▶ Task prompt
Put into a numbered list the lines of data from the line containing "Which holds true: [304,204]" through the end of the data, with both ends included and blank lines left out.
begin Input rows
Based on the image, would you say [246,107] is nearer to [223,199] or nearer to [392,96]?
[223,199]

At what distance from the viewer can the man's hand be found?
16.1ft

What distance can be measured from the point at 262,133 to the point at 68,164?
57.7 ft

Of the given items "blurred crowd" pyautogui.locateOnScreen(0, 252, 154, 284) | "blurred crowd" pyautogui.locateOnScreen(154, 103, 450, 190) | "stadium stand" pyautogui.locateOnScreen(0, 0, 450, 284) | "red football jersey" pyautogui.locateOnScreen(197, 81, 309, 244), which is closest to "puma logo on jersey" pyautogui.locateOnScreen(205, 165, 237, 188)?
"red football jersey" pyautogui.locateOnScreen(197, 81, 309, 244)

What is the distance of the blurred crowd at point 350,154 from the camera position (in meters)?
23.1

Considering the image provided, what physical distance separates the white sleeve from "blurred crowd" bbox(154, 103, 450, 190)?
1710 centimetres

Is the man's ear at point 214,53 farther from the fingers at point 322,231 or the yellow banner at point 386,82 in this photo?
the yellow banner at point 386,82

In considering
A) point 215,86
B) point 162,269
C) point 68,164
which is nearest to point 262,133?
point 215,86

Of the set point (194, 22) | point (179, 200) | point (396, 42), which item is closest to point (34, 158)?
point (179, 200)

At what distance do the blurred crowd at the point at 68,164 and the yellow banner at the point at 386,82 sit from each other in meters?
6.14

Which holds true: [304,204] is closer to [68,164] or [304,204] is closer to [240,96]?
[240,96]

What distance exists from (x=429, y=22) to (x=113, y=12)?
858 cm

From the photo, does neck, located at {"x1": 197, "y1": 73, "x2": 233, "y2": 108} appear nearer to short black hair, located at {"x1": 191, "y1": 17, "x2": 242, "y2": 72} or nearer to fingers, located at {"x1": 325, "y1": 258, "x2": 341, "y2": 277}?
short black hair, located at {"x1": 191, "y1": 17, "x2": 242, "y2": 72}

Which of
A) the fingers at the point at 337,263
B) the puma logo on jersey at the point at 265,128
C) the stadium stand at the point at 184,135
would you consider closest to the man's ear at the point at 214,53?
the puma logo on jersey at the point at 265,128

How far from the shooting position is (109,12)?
end Input rows
▶ Solution to this problem
1. Which holds true: [304,204] is closer to [68,164] or [304,204] is closer to [240,96]?
2. [240,96]
3. What distance exists from (x=429, y=22) to (x=113, y=12)?
4. 858 cm
5. From the photo, does neck, located at {"x1": 197, "y1": 73, "x2": 233, "y2": 108} appear nearer to short black hair, located at {"x1": 191, "y1": 17, "x2": 242, "y2": 72} or nearer to fingers, located at {"x1": 325, "y1": 258, "x2": 341, "y2": 277}?
6. short black hair, located at {"x1": 191, "y1": 17, "x2": 242, "y2": 72}
7. Which of
8. A) the fingers at the point at 337,263
9. B) the puma logo on jersey at the point at 265,128
10. C) the stadium stand at the point at 184,135
11. would you consider closest to the man's ear at the point at 214,53?
12. the puma logo on jersey at the point at 265,128
13. How far from the shooting position is (109,12)?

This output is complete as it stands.